# trade mike james anyone?



## Yao Man.. (Jul 19, 2007)

I know this might be a horrible thing to do to james, but I think we need to trade him AGIAN. I know we picked him up early on in the offseason, thats only because the Rockets thought they were in need of surious pg help. But now that we have landed Francis. I really feel like there is no need for both of them to be on the roster. I just feel like the Rockets went after james so quickly and now they regret it because they pick up someone who has the same style game but is alot better. And on top of all that Arron Brooks did very well in the summer league and also looks like a shoot 1st type pg.
IMO having mike james is a clutter to the team..

Lineup: (not sure of rotation)
pg= Francis/Alston/Brooks
sg= Tmac/bonzi/head
sf= Battier/snyder/novak
pf= Scola/Hayes
C= Yao/Mutombo/Butler


----------



## jworth (Feb 17, 2006)

Mike James fits into Adelman's system much better than Rafer Alston. James can knock down a 3-pointer at a solid rate, he's very quick, and can get up and down the court with ease. Alston is a decent pure point guard, but James and Francis have the talent sets to run an offense when called upon as well. In other words, Alston should be the player on his way out of Houston. And we shouldn't put too much stock in Aaron Brooks just yet since he's only a rookie who has never played a game of professional basketball.


----------



## jdiggidy (Jun 21, 2003)

Good points jworth.

Miami seems to have moved on from Rafer and are now looking at Smush Parker.
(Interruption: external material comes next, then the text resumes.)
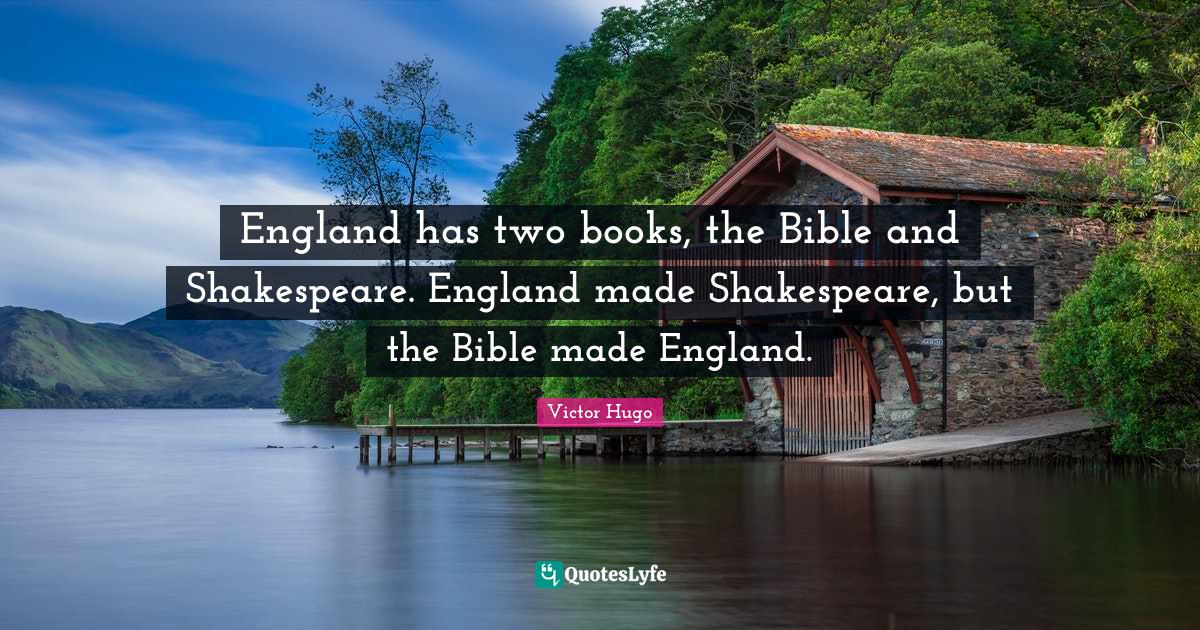 Victor Hugo Quotes: England has two books, the Bible and Shakespeare. England made Shakespeare, but the Bible made England.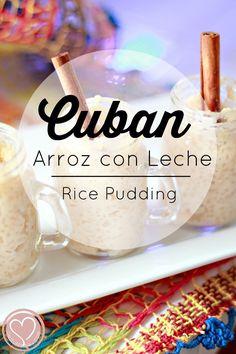 A Simple Cuban Dessert Recipe: Arroz con Leche Traditional Hispanic Recipes of Cuban Arroz con Leche - Rice Pudding Cuban Desserts, Just Desserts, Mexican Food Recipes, No Bake Desserts, Dessert Recipes, Hispanic Desserts, Spanish Desserts, Hawaiian Recipes, Delicious Desserts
I keep seeing quotes about Houston looking at other deals for Rafer. I just want to know what they are? Somebody give me some teams and what the deals would be? Links only please not speculation.

Another thought could be what yao m is suggesting. Houston might want to keep a true point on this team who doesn't turn the ball over alot and can distribute. That could be why Rafer hasn't been dealt yet.
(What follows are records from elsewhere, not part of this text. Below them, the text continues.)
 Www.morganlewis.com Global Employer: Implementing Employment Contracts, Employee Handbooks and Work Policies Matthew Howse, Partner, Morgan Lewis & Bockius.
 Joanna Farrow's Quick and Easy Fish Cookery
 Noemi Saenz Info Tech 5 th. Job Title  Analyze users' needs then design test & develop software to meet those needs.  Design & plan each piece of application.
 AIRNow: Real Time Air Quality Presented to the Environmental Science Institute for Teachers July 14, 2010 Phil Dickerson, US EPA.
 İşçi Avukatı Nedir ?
Has 60 days passed yet? If so, the rockets could be shopping James now that they have Steve.

Side note but sort of on point, I think Chuck hasn't signed yet because he really thinks they are looking for another PF to start or be the number 2 PF on the roster behind Scola.

We still have alot of offseason left to play out.:biggrin:


----------



## Cornholio (Feb 13, 2005)

jdiggidy said:


> Side note but sort of on point, I think Chuck hasn't signed yet because he really thinks they are looking for another PF to start or be the number 2 PF on the roster behind Scola.


Chuck is a Restricted FA. If we want to, we can match any offer other team gives him and he would have to stay here.


----------



## Block (Apr 22, 2007)

This would be the ultimate backstab.

Nvm. The ultimate backstab would be to trade Francis... for Mobley.


----------



## Krimzon (Feb 26, 2007)

It would be a bad thing to do since we got him. At least wait till he plays a few games with the team. Of course if the right deal comes along, I'll think about it.


----------



## Yao Man.. (Jul 19, 2007)

jdiggidy said:


> Good points jworth.
> 
> Miami seems to have moved on from Rafer and are now looking at Smush Parker. I keep seeing quotes about Houston looking at other deals for Rafer. I just want to know what they are? Somebody give me some teams and what the deals would be? Links only please not speculation.
> 
> ...


I see what you are saying about the hole coaching system. IMO i jus CAN NOT see us playing to our full potential if we have both of them. 

-Rumor has it that we might trade rafer to the kings for Shareef.. IMO we should trade james it would work out better for both teams. But if we do trade james that would be an ULTIMATE stab in the back


----------



## Pimped Out (May 4, 2005)

there is more to this than just upsetting james. the rockets have to continue to be an upstanding franchise if we want be able to draw in players in the future


----------



## AFunk4Life (Jan 10, 2003)

I say keep Mike James. If you have to trade a PG, it should be Rafer Alston. IMO James is a better overall player than Alston, and if you can get a decent PF for Rafer, then do it. Are there any decent PF's available that the Rockets could package Alston in a trade to get (that would start on the Rockets over Scola and/or Hayes) or I am just being optimistic?


----------



## seifer0406 (Jun 8, 2003)

Try to get whatever you can out of Rafer Alston, even if it's only cap relief. Mike James perhaps can become what Bobby Jackson was back in Sacramento. An energy spark off the bench.


----------



## darkballa (Sep 19, 2003)

I think everyone will pretty much get their chance. I just want to see how all the new people pan out before trading out the people who are used to playing with t-mac and yao. I don't want to have the new roster underperforming compared to last season. If francis and james don't pan out, we can bring in rafer again to bring back the elements of last season. But if francis and james work perfectly well, then giving up rafer wont hurt us.


----------



## houst-mac (Aug 7, 2004)

darkballa said:


> I think everyone will pretty much get their chance. I just want to see how all the new people pan out before trading out the people who are used to playing with t-mac and yao. I don't want to have the new roster underperforming compared to last season. If francis and james don't pan out, we can bring in rafer again to bring back the elements of last season. But if francis and james work perfectly well, then giving up rafer wont hurt us.


I agree. We shouldn't be trading anyone until we see how everyone fits in with the new system. Let's wait like 10-20 games and then see is there someone who has nothing to give to this team.


----------



## CrackerJack (Jul 2, 2005)

ill sleep alot easier knowing alston is not on our opening night roster and mike james is


----------